--- Extracted material Enclosed Below ---

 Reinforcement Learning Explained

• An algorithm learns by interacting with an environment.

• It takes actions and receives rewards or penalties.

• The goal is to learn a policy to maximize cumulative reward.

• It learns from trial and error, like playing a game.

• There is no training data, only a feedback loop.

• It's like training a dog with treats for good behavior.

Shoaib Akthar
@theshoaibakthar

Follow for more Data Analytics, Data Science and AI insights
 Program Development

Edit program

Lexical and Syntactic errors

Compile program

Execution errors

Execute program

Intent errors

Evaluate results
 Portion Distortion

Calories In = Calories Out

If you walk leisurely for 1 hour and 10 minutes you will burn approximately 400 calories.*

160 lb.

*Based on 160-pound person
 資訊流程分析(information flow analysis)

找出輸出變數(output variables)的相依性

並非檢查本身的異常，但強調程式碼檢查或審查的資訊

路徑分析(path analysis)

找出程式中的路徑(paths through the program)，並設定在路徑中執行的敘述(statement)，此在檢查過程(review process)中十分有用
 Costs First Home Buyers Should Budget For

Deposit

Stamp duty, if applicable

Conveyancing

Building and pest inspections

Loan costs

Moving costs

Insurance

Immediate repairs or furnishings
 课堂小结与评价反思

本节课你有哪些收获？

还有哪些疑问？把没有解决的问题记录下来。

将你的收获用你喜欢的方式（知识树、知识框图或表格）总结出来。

--- End of Enclosed Extracted material ---
--- Extracted material Enclosed Below ---

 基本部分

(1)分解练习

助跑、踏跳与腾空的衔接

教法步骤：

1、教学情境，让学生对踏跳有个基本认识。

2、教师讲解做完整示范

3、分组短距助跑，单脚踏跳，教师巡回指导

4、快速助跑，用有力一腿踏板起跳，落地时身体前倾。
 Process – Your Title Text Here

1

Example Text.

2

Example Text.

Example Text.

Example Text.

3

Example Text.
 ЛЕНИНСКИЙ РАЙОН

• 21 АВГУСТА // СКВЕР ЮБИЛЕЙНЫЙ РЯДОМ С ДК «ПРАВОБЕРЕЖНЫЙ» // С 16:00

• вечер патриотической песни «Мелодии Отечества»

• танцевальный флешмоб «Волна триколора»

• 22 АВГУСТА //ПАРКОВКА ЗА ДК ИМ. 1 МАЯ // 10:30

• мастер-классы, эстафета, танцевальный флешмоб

--- End of Enclosed Extracted material ---

--- Action item ---
Write out exactly the lines that fall from the line with "助跑、踏跳与腾空的衔接" to the line with "ЛЕНИНСКИЙ РАЙОН" in the records above, keeping both ends.

--- Written reply ---
助跑、踏跳与腾空的衔接

教法步骤：

1、教学情境，让学生对踏跳有个基本认识。

2、教师讲解做完整示范

3、分组短距助跑，单脚踏跳，教师巡回指导

4、快速助跑，用有力一腿踏板起跳，落地时身体前倾。
 Process – Your Title Text Here

1

Example Text.

2

Example Text.

Example Text.

Example Text.

3

Example Text.
 ЛЕНИНСКИЙ РАЙОН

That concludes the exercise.